ON MOTIONS FOR REHEARING
Both appellant and appellee have filed motions for rehearing in this case. Appel-lee asserts this court erred: (1) in reversing the judgment on a point not assigned; (2) in reversing on a point not stated or briefed; (3) in holding that plaintiff was not a public official for defamation purposes; (4) by failing to hold as a matter of law that appellant was both a public official and a public figure; (5) by holding that a news media can be held liable in damages upon a news story accurately reported; (6) by, in its ruling, violating the established rule of law that it is the duty of the appellate court to sustain the judgment of the trial court if that judgment is correct upon any theory of law; and (7) in denying due process by reversing the judgment of the trial court upon grounds not supported by the record. Appellant asserts error on the part of this court in failing to reverse the trial court’s denial of appellant’s motion to compel answers to disclose names of witnesses.

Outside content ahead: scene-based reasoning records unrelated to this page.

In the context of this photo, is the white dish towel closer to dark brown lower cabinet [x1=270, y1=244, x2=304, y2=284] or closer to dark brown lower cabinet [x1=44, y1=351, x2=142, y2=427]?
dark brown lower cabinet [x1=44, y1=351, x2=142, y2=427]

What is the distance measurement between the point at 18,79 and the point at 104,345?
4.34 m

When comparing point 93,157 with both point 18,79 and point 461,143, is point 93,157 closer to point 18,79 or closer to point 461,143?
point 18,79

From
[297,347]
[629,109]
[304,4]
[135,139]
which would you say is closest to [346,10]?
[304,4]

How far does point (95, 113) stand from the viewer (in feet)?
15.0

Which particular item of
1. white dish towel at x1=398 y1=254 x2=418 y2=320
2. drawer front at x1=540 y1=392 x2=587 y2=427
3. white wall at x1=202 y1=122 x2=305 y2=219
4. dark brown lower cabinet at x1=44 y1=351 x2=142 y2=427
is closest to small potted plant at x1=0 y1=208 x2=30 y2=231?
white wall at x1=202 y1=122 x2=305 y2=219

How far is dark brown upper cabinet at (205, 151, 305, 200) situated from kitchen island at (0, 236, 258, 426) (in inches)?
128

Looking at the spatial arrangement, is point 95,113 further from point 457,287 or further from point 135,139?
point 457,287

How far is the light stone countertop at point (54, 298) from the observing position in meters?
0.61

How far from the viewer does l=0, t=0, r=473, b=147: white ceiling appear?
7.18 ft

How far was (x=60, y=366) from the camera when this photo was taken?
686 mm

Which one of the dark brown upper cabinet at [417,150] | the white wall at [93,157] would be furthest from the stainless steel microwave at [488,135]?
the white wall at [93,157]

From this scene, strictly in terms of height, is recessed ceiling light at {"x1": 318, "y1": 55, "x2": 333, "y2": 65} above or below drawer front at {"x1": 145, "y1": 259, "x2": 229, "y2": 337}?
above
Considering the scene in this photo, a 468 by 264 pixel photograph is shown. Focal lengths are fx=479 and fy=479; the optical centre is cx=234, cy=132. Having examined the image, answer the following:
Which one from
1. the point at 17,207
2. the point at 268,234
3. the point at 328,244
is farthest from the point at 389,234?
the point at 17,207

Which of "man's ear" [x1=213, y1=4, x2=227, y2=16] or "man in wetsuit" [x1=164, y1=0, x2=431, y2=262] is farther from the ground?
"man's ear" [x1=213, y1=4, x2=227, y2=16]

In advancing its first two assertions, ap-pellee has apparently overlooked points of error five, six and seven of appellant’s brief wherein he specifically attacked the finding of the trial court that appellant was a public figure as a matter of law and its counterpoint five wherein appellee asserted that, as a matter of law appellant was a public official and a public figure. Examination of the opinion will reveal that appellant’s points of error five through seven *852were granted and the basis therefor explained.
It must also be remembered that this was an appeal from the granting of a motion for summary judgment. In summary judgment cases the summary judgment granted should be affirmed only if the summary judgment record establishes a right thereto as a matter of law and the movant must establish that it is entitled to the judgment by reason of the matters set out in the motion. Clear Creek Basin Auth. v. City of Houston, 573 S.W.2d 839 (Tex.1978); Gibbs v. General Motors Corporation, 450 S.W.2d 827, 828 (Tex.1970); Harrington v. Young Men’s Christian Association of Houston and Harris County, 452 S.W.2d 423, 424 (Tex.1970). The burden of demonstrating the lack of a genuine issue of material fact is upon the movant and all doubts are resolved against him. Womack v. Allstate Ins. Company, 156 Tex. 467, 296 S.W.2d 233, 235 (1957); Lindley v. Smith, 524 S.W.2d 520, 523 (Tex.Civ.App.—Corpus Christi 1975, no writ); Cox v. Bancoklahoma Agri-Service Corp., 641 S.W.2d 400, 402 (Tex.App.—Amarillo 1982, no writ).
This court did not hold that a news media could be held liable in damages upon a news story accurately reported. We did hold that, under the rules governing the consideration of an appeal from a summary judgment, the summary judgment evidence under consideration in this appeal did not support a finding that, as a matter of law, appellant was a “public official” or “public figure.” We pointed out that since appellee had not asserted a right to summary judgment upon a negligence theory it was not necessary to determine if the summary judgment proof negated the existence of any fact issue with regard to negligence. Appellee’s motion for rehearing is overruled.
We have also considered appellant’s motion for rehearing and we remain convinced our ruling on this point was correct. Appellant’s motion for rehearing is also overruled.